Today’s most notable challenges revolve around specifying and then finding sources for the thousands of parts that go into the kits. “When we talk about rings, I don’t know how much I can lighten the car going to a plastic from a metal ring. But for these plastic rings the tooling is like $20,000 to $30,000 per ring. So, all of a sudden, you’ve got a very large investment,” Marshall explains.

Sollazzo adds, “Back in the day, you just went and bought the Seal Power ring. We knew what the metal ring was. You’d go to Seal Power, you’d tell them part number B-216, and they’d send you B-216. And you were happy. It’s not like that now. We have to design the ring and send it to the Teflon supplier.

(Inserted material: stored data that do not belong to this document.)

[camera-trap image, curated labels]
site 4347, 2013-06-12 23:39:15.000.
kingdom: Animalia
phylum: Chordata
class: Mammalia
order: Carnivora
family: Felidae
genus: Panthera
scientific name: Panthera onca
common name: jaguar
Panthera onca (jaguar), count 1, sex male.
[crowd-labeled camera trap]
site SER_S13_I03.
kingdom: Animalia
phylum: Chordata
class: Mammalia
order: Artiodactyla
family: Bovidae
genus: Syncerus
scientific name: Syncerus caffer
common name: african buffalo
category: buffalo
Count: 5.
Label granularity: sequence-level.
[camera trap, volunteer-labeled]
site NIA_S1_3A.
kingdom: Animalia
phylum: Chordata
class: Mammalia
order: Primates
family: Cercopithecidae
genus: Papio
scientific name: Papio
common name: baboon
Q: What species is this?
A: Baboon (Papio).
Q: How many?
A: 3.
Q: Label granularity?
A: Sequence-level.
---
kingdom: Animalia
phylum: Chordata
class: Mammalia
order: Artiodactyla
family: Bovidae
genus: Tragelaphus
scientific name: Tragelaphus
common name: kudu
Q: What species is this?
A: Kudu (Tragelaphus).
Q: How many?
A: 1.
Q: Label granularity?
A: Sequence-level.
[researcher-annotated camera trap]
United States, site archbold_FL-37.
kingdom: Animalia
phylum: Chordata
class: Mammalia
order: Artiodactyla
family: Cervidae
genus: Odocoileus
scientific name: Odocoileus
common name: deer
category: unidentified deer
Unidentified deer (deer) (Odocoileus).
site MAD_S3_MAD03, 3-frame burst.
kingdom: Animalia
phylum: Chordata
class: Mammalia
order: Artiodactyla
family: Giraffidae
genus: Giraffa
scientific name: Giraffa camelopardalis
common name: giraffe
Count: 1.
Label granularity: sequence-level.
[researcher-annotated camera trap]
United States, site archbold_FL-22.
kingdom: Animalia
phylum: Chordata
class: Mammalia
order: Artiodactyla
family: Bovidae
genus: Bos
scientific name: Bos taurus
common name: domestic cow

Not only are we sending it, TransTec is sending it and SAP is sending it too. No longer is there a single company source for a commodity that can supply all of the packagers. Our engineering team is constantly specifying parts that the purchasing people then find one or more sources of supply to acquire those components that make up our kits.”

The purchasing department is responsible for sourcing all components necessary for the company’s kits.

While Precision International has grown its market share substantially in the AT aftermarket over the last several years, the company has also taken advantage of its packaging expertise to supply 300-400 assorted kits to General Motors (GMSPO); 75% are transmission-related with the balance being engine-related. In that role, the bill of materials is supplied by the OEM while the kit itself with complete installer instructions is the responsibility of Marshall’s team. Precision International has won six Supplier of the Year awards from GM in recognition of the creation, packaging design and delivery of those kits.

Marshall, Sollazzo and executive VP Frank Miller say that for the immediate future the company will continue doing what it does. The growth of EVs is certainly a long-range consideration; however, the internal combustion powertrains are going to be on the roads for a long, long time. For the foreseeable future, the company’s concentration will continue to be creating and supplying kitted component solutions to serve transmission rebuilders and their businesses.